The bond in this case does not clearly show that it was given in double the value of the attached property. If it did, the proper judgment would he for the penalty of the bond, “to be satisfied by delivery of the property or its value.” Neither does it clearly appear that it was given for double the amount of plaintiff’s demand, inasmuch as it is recited that the bond might be satisfied *826by the payment of that demand or by the “return of the property.” The debt of Evans was for $4,311.09, with interest from November 19, 1891, to January 16, 1892. The bond is for a sum considerably in excess of double this claim. Presumptively five miles of railway, together with two engines and other equipments, were worth much more than the amount of this bond. Yet the bond contains the condition that it may be discharged by a return of the property, a condition which applies only to a bond for double the value of the property attached. It is not strictly in compliance with either provision for a bond. The condition that it may be discharged upon return of the property is one which cannot be disregarded. The bond is in the alternative, and may be discharged by the performance of either one of the alternative conditions. Dumont v. U. S., 98 U. S. 142.

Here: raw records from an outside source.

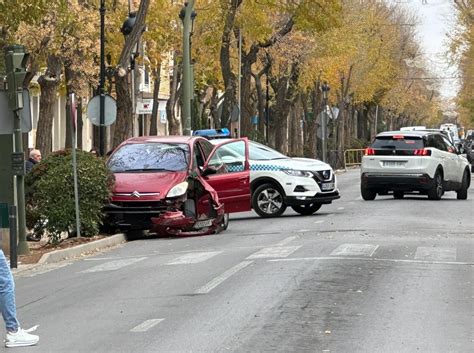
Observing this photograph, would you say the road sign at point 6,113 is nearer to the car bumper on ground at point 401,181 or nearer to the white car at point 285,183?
the white car at point 285,183

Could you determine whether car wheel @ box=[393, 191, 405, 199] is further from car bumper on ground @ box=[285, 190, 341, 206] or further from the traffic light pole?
the traffic light pole

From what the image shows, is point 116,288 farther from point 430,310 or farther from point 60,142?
point 60,142

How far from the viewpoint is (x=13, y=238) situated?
60.1 ft

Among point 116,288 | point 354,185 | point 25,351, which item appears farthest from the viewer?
point 354,185

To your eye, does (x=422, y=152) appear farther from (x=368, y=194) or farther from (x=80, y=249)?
(x=80, y=249)

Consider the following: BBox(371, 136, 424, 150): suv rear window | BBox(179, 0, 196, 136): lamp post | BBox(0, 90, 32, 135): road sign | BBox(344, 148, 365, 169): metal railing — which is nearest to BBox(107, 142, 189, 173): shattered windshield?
BBox(0, 90, 32, 135): road sign

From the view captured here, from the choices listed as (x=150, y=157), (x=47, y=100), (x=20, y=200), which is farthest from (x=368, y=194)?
(x=20, y=200)

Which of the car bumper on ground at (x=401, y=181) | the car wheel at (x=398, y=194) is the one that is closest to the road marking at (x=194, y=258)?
the car bumper on ground at (x=401, y=181)

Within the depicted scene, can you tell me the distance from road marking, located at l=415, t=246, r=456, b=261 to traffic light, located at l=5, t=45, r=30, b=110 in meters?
6.53

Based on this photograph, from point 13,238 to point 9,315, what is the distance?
25.7ft

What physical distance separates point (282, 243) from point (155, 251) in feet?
6.44

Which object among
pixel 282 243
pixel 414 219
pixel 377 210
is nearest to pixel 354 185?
pixel 377 210

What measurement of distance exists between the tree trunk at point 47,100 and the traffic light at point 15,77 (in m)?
22.5

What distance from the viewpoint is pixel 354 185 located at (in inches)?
1791
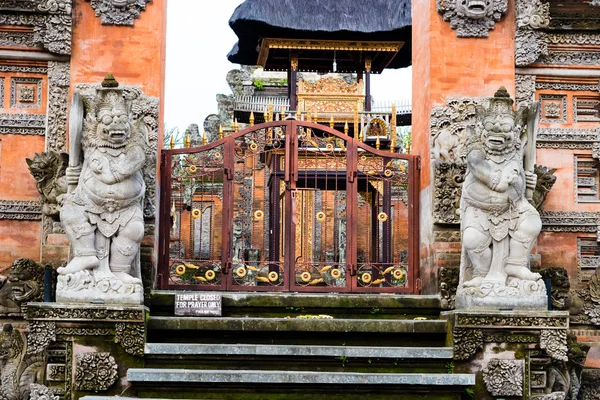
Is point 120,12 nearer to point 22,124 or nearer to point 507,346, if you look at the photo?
point 22,124

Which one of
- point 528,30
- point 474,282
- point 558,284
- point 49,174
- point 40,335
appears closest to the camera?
point 40,335

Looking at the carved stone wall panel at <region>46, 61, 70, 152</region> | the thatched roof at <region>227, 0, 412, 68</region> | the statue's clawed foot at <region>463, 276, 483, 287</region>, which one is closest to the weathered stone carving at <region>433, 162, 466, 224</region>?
the statue's clawed foot at <region>463, 276, 483, 287</region>

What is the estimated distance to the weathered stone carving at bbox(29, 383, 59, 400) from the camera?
926 centimetres

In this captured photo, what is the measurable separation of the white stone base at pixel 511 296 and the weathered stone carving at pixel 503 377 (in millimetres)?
474

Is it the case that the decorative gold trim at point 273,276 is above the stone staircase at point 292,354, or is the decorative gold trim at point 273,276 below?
above

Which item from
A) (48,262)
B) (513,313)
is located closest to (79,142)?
(48,262)

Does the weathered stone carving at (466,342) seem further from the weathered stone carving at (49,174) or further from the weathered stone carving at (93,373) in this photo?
the weathered stone carving at (49,174)

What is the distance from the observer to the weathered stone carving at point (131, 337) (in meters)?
9.25

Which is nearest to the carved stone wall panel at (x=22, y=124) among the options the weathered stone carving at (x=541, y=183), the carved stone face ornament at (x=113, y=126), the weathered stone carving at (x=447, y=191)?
the carved stone face ornament at (x=113, y=126)

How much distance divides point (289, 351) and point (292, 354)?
4cm

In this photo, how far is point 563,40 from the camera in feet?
37.8

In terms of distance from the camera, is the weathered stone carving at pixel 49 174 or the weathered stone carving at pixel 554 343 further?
A: the weathered stone carving at pixel 49 174

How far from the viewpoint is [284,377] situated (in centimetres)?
903

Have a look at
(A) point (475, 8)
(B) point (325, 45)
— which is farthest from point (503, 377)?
(B) point (325, 45)
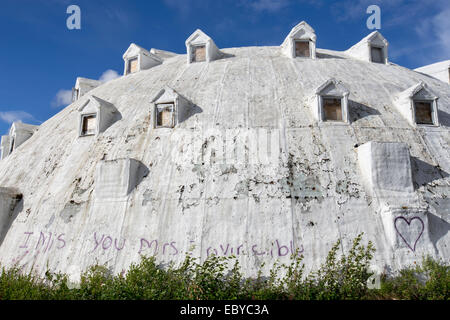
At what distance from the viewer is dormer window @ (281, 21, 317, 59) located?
64.5 feet

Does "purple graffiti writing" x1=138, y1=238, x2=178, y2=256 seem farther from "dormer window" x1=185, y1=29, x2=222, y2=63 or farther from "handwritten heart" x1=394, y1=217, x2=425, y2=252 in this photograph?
"dormer window" x1=185, y1=29, x2=222, y2=63

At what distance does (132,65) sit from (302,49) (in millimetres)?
11431

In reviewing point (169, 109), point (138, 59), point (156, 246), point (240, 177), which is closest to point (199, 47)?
point (138, 59)

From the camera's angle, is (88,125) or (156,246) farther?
(88,125)

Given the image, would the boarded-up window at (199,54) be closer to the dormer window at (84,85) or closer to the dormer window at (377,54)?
the dormer window at (84,85)

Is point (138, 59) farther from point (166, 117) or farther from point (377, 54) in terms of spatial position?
point (377, 54)

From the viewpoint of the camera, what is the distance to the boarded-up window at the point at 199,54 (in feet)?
66.2

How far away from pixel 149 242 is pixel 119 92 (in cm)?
1049

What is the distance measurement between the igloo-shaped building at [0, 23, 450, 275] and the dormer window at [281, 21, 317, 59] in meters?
2.10

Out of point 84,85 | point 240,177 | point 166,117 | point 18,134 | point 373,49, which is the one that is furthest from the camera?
point 84,85

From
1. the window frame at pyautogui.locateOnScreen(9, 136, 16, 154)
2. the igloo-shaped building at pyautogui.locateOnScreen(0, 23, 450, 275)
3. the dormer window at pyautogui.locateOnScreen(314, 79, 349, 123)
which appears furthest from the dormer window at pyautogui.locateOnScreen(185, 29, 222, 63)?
the window frame at pyautogui.locateOnScreen(9, 136, 16, 154)

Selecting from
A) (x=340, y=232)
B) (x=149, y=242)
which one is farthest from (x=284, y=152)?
(x=149, y=242)

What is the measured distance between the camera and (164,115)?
16.0m
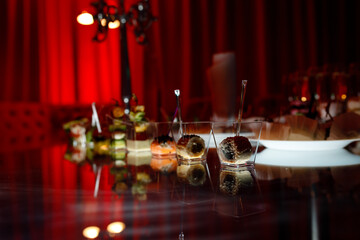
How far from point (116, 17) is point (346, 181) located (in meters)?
1.84

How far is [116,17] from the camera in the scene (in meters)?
2.02

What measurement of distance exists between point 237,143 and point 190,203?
0.78ft

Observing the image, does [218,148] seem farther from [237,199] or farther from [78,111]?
[78,111]

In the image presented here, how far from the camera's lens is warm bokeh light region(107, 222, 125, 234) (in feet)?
0.97

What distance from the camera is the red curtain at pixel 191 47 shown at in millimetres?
3975

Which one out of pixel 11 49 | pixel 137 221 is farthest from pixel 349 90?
pixel 11 49

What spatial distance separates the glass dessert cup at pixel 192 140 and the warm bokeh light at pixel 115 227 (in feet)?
1.23

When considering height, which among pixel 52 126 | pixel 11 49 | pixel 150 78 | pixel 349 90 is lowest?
pixel 52 126

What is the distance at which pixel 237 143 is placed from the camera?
0.59 meters

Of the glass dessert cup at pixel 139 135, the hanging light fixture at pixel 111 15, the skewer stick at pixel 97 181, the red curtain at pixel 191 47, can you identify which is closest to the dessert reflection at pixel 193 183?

An irregular bond was construed in Kuhn v. Spellacy, 3 Lea, 278. Its condition was to return the property. Judge McFarland, one of the ablest judges of the Tennessee court, said:

“The bond is not strictly a statutory bond; that is, it is not, in terms, either in double the amount of the plaintiffs demand, conditioned to pay the same, or in double the value of the property attached, conditioned to pay its value, in the event he be cast in the suit, as provided by section 3609; but, its condition being to account for the property, it should be regarded as falling under the latter class, — that is, a bond in double the value of the property attached, conditioned to pay its value and interest in the event the defendant be cast in the suit. The proper judgment on this bond, as prescribed by section 3514, was a judgment for the penalty of the bond, which may be satisfied by the delivery of the property or its value.” Kuhn v. Spellacy, 3 Lea, 280.

This case was followed in Ward v. Kent, 6 Lea, 131. Green v. Lanier, 5 Heisk. 662, and Barry v. Frayser, 10 Heisk. 217, are also in point as to the proper judgment on such a bond.

Following these Tennessee cases, construing a Tennessee statute, we hold that this bond must be regarded as a bond of the second class, and that its penalty is for double the value of the property attached. The proper decree is for the penalty of the bond, to be discharged upon the delivery of the property replevied. Inasmuch as the value is not specifically stated in the bond, it may, as was done in Kuhn v. Spellacy, supra, no reference having been asked below, be assumed that the value was one-half the penalty of the bond, or $4,500. By the payment of that sum, with interest from date of the bond, the decree may be discharged. The decree actually rendered was for a less sum than this. The appellants cannot, therefore, complain. Ward v. Kent, supra.

It was intimated in Kuhn v. Spellacy, supra, that it was perhaps unnecessary to recite in the decree that it might be satisfied by a return of the property, as the right accrues under the statute itself. However this might be, if this proceeding was in the state court, it is clearly right that the decree should be so modified as to permit the appellants to satisfy the decree by returning the properly replevied. This they may do, provided the property shall be placed in the custody and possession of the circuit court within 30 days after that court shall modify the decree as hereby directed. *827In all other respects the decree of the circuit court is affirmed. The costs of this appeal will be equally divided between appellants and appellees, in the event the attached property be returned, but, if not so restored, the appellants will pay all costs of appeal.